Fire safety instructors are looking to give firefighting personnel some insight into how children view fire safety, and why young boys start more fires than girls.
It’s all a part of the Play Safe! Be Safe! Workshop in Prince Albert, which is looking to help people understand the challenges that come up when discussing fire safety with children.
Recent statistics show that children playing with fire led to over 49,000 reported fires every year and in most cases (88%) injuries connected with fires started at home.
Molly Clifford is the workshop organizer from Rochester, New York and says many children are naturally curious about fire.
However, they don’t really understand the danger.
As for why young boys end up starting more fires than girls, she says that boys are usually more of the risk takers and they are naturally curious about fire.
“But that is not to say that there aren’t girls interested as well,” she added.
And she says that in a majority of the cases in studies in Rochester, the state of Oregon and in Surrey, B.C., the average age of children playing with fire and starting structure blazes was 12 years old and younger.
“Sometimes we think that children are basically little adults, so we can just tell them, don’t touch fire. It can hurt you. It’s dangerous. You need to stay away,” Clifford explained. “They know that its something that they shouldn’t do, like so many of the rules that parents give them, but they don’t really know why.”
Clifford is a former Director of Fire Administration with the Rochester Fire Department in New York, where she worked on fire prevention programs, code enforcement and community outreach. She started teaching Play Safe! Be Safe! workshops roughly 20 years ago, and says many children are naturally curious about fire. However, they don’t really understand the danger.
Clifford says educating kids at an early age is crucial to teaching them that lighters and matches are not things to be played with.

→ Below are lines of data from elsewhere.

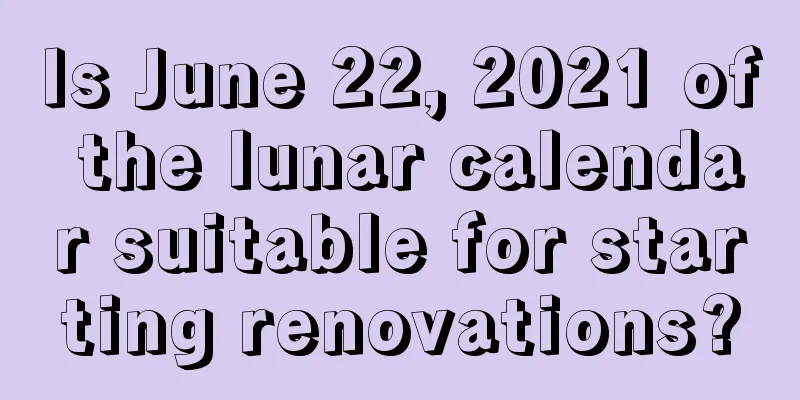 Is June 22, 2021 of the lunar calendar suitable for starting renovations?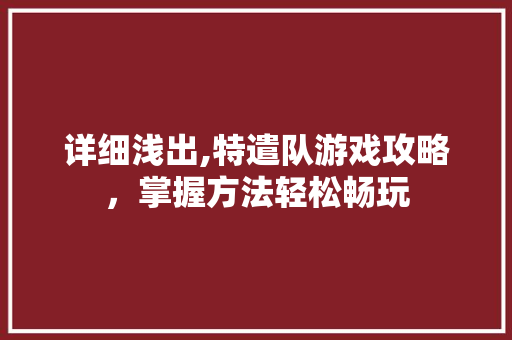 详细浅出,特遣队游戏攻略，掌握方法轻松畅玩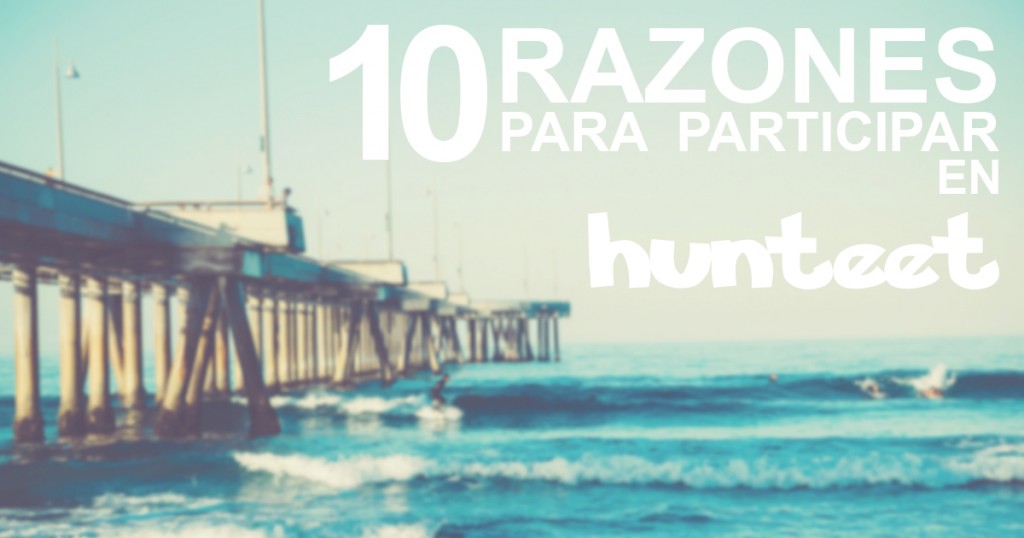 10 razones para participar en Hunteet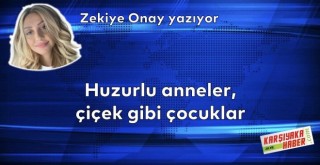 Huzurlu anneler, çiçek gibi çocuklar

And she says working with local fire departments will help get that message out to school-aged kids who are at the stage that they want to mimic or copy what their parents and adults do.
“What we try to have the firefighters take away from these workshops is that fire is all around young children and it isn’t a toy to be played with and kids look up to firefighters,” she said. “They are always involved in the community, so they are the best people to deliver the fire safety message.”
Clifford says the role of the family in providing a safe environment and in reinforcing the lessons being taught to the children is critical. And she says specific parental responsibilities are identified as are strategies designed to encourage parents to actively participate in fire safety.
This is the only Play Safe! Be Safe! workshop being delivered in Canada, which was put on at the request of the Saskatchewan Fire Chiefs Association.